Une décision qui ne semble pas du goût de l’opposition. Au contraire de la diplomate européenne, certains pensent que l’UE peut et doit envoyer ses observateurs au Gabon. Pierre-Claver Maganga Moussavou, chef de file du Parti social-démocrate (PSD) fustige ainsi la mollesse de Bruxelles sur le dossier.
"Je pense à la non-assistance à personne en danger. L’UE ne peut pas baisser les bras. Elle peut imposer ses observateurs parce qu’il y a une ingérence pour imposer la démocratie. Il suffit que l’exploitation du pétrole cesse et si on arrête d’exploiter le manganèse, le Gabon n’a plus de ressources", déclare-t-il ainsi à RFI.
Du côté de l’exécutif, on affirme au contraire que les processus d’observation ont fait leur temps, et relèvent de logiques paternalistes.
"Ces pratiques sont d’un autre temps. Elles relèvent d’une forme de paternalisme, d’un passéisme pour ne pas dire plus. Imagine-t-on des observateurs de l’Union africaine venir observer des élections dans un pays européen? Ce serait totalement abscons" confie ainsi un membre du gouvernement à La Libreville.

Les tensions de 2016

Si le Gabon n’est pas pressé d’accueillir les observateurs européens, c’est sans doute que les souvenirs de la mission d’observation de 2016 sont vivaces. Cette année-là, la mission d’observation électorale de l’UE avait rendu un rapport critique sur le déroulement des élections présidentielles. Celui-ci pointait des "anomalies [qui] mettent en question l’intégrité du processus de consolidation des résultats et du résultat final de l’élection".

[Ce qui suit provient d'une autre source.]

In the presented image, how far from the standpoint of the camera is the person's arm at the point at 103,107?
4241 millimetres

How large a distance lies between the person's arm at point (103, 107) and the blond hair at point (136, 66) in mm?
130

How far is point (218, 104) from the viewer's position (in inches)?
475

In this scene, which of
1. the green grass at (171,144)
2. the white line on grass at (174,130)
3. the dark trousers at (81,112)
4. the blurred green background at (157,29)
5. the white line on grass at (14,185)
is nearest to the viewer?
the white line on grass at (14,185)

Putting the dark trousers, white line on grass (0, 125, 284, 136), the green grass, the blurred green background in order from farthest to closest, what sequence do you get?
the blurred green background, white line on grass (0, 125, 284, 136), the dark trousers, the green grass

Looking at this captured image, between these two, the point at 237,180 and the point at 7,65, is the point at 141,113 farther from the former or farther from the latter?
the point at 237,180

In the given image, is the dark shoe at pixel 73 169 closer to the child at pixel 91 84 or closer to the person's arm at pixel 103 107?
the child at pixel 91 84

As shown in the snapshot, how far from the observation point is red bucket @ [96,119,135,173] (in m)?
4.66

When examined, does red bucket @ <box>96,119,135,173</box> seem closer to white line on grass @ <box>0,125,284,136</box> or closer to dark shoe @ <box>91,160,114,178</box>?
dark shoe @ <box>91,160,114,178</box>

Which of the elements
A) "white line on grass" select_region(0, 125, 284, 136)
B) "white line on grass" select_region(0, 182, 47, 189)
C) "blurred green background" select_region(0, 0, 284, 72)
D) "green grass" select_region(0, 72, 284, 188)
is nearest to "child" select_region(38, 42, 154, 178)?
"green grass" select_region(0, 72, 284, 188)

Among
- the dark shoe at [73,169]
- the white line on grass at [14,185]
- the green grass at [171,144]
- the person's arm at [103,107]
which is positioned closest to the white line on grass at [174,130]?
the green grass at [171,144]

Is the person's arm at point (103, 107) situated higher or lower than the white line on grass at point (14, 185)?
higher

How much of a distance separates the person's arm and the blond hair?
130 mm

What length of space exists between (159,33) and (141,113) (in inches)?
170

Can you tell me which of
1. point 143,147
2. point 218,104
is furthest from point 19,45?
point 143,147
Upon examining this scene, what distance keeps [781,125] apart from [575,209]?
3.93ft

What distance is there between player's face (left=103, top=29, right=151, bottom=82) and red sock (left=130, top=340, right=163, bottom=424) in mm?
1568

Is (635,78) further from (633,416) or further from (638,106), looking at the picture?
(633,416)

Les observateurs n’avaient pas seulement mis en cause les résultats, mais également les réactions de la Cour constitutionnelle, qui avait finalement validé la réélection d’Ali Bongo.
Les élections de 2016 avaient vu l’ancien ministre Jean Ping arriver au coude-à-coude avec le chef d’État sortant Ali Bongo, moins de 5.000 voix séparant les deux hommes. L’opposition avait contesté les résultats et plusieurs manifestations avaient dégénéré. L’Assemblée nationale avait été incendiée. Des heurts avec la police avait causé plusieurs morts.